质数小于或等于n

Question

The statement says:

Write a function era1() that ask the user for a number n and then use this algorithm to print all prime numbers less than or equal to n .

Algorithm:

• Write a list with numbers from 2 to largest integer N you want to calculate.
• The first number in the list is a prime number. Write this number a list of primes, B .
• Remove from the list A , the first element and its multiples.
• If the first number in the list A is less than the square root N, come back to second point.
• The numbers in the B list and those left in List A are all primes searched.

Now, I put this code:

import math

def primo(num):
    if num < 2:
        return False

    i = 2
    for i in range(2, int(math.sqrt(num) + 1)):
        if (num % i == 0):
            return False

    return True

def main():
    n = input("Introdueix un nombre: ")
    B = range(2, n)
    for i in B:
        if primo(i):
            print i        

main()

def era1():
    n = input("Introdueix un nombre: ")
    A = range(2, n + 1)
    B = [A[0]]

    for i in A:
        if i % 2 == 0:
            A.remove(i)

    if A[0] < math.sqrt(n):
        print B + A

era1()

The result is incorrect because if I remove one of the input, appears error and I have to put only one time the input. Also the result is incorrect because the A + B , the list B is not the list of function main and the final result is only the numbers not multiples of 2 and 2. How can I put only one input and then the final result will be correct?

Answer 1

This Algorithm is called Sieve of Eratosthenes .
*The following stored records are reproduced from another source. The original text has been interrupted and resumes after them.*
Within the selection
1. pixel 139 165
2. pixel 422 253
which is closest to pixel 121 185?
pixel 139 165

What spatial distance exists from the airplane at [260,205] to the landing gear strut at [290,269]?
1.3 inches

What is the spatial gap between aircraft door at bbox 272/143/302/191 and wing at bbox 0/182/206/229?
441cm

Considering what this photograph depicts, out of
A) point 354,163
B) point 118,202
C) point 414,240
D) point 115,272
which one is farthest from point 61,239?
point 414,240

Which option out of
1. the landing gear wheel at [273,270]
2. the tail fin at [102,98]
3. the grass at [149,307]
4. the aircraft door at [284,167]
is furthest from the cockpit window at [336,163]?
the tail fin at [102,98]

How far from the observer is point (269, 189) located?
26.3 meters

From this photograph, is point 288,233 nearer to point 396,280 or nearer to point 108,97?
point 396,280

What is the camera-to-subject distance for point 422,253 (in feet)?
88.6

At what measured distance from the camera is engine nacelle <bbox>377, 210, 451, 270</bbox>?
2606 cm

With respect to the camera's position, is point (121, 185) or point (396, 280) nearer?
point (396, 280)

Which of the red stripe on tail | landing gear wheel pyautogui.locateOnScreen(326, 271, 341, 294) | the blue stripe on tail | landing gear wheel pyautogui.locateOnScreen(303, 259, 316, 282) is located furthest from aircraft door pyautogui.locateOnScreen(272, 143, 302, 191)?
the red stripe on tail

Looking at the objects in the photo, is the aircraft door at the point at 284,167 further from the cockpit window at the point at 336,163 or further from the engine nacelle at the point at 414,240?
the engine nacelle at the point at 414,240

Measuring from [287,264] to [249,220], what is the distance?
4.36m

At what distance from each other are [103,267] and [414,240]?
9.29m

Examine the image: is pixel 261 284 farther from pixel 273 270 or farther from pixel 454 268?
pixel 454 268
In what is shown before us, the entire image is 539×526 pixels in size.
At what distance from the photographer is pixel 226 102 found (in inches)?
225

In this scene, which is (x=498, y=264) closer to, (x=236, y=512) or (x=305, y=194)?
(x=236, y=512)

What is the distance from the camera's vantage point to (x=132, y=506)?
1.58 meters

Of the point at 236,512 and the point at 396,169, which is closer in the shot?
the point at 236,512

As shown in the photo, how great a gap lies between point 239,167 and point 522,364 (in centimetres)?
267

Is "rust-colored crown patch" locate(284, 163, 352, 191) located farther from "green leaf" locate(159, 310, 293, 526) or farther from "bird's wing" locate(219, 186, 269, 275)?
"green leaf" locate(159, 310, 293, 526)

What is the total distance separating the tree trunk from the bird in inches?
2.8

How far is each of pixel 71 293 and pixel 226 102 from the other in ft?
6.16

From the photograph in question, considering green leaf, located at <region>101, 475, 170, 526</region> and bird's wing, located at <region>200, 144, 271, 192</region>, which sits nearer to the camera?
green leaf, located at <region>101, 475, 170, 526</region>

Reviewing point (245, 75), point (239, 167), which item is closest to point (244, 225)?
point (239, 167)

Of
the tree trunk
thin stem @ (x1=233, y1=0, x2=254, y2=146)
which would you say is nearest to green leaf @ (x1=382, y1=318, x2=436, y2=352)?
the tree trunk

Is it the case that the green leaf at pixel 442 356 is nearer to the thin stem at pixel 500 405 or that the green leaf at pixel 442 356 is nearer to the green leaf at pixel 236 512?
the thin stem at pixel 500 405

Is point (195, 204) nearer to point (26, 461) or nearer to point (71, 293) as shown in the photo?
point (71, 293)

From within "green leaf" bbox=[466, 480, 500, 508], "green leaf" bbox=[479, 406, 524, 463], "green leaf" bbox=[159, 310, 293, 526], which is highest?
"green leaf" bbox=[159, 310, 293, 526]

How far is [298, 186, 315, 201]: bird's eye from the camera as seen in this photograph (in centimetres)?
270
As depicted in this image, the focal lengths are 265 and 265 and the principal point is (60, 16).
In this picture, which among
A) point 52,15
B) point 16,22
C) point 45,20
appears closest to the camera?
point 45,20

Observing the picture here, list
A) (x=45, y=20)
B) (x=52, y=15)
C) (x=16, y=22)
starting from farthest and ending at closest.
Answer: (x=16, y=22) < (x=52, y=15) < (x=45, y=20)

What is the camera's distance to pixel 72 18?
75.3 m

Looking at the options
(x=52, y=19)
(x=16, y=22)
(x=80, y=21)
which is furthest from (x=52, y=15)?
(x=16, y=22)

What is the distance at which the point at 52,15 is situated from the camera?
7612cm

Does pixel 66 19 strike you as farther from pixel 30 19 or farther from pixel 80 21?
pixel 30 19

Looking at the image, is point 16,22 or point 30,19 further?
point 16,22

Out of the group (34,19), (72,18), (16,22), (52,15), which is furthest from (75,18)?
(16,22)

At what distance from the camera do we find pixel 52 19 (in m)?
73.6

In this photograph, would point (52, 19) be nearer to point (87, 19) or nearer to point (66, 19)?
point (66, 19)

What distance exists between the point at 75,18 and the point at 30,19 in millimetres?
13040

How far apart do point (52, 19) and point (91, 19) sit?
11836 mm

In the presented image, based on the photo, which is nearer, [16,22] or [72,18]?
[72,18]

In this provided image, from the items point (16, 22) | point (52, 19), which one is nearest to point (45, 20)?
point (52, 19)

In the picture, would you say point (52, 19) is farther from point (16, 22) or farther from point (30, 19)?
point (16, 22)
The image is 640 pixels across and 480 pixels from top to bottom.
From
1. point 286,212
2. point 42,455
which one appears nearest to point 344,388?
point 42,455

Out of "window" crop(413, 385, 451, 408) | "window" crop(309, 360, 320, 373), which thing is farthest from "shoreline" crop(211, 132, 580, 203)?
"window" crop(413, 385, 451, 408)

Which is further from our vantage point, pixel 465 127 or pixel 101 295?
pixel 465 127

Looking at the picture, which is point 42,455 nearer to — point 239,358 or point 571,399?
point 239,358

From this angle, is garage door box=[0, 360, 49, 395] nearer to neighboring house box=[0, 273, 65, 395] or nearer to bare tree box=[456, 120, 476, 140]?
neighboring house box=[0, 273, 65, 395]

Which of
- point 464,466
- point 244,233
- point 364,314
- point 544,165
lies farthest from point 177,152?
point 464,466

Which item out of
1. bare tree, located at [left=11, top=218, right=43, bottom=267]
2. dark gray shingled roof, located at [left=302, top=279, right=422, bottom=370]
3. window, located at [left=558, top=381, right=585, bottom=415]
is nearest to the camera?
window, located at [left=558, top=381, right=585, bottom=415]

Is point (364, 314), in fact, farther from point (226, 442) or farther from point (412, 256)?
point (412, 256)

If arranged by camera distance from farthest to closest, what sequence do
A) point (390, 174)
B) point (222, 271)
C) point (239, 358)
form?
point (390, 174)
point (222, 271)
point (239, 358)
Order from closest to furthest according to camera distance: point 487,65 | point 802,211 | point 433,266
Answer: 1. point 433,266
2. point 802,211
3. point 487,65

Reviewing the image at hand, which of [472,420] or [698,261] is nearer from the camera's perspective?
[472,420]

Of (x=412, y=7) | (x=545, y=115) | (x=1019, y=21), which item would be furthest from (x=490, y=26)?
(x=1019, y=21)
It is a simple algorithm for finding all prime numbers up to a specified integer. It was created in the 3rd century BC by Eratosthenes, an ancient Greek mathematician.

In order to develop this algorithm, we'll go through the different above-mentioned steps.

• First, we generate a list with numbers from 2 to largest integer N you want to calculate.

 A = range(2, n + 1) 

• We use another list C, as we might use A later to print the initial list.

• We go through C, processing all the numbers less than the square root N.

• We initialize an empty list B, and add every time a prime number (Which is first element of the list).
• We use list comprehension to filter multiplies using : (x%firstElement!=0) .

C= [x for x in C if x%firstElement!=0]

• B is the union of the rest of numbers (prime numbers that are larger than the square root N), and the prime numbers that we detected already.

Your code should look like:

def era1():
    n = input("Introduce a nombre: ")
    #n=120 #To test the
    A = range(2, n + 1) 
    B, C= [],A
    while C[0]< math.sqrt(n): #Condition
        firstElement= C[0]
        B+= [firstElement] #The first number in the list is a prime number. Write this number a list of primes, B.
        C= [x for x in C if x%firstElement!=0] #We use comprehension List to filter multiplies using
    return B+C #The numbers in the B list and those left in List A are all primes searched.

print era1()

Output in case of n=120: [2, 3, 5, 7, 11, 13, 17, 19, 23, 29, 31, 37, 41, 43, 47, 53, 59, 61, 67, 71, 73, 79, 83, 89, 97, 101, 103, 107, 109, 113]

This picture visualize the Algorithm, Source of picture .

Answer 2

Removing items from a list while iterating over it will have unexpected results, it interferes with the indexing.

a = [1,2,3,4,5,6,7,8,9]
for thing in a:
    a.remove(thing)


>>> a
[2, 4, 6, 8]
>>> 

You will need to figure out another way to accomplish that - perhaps create a new list with the items you want to keep.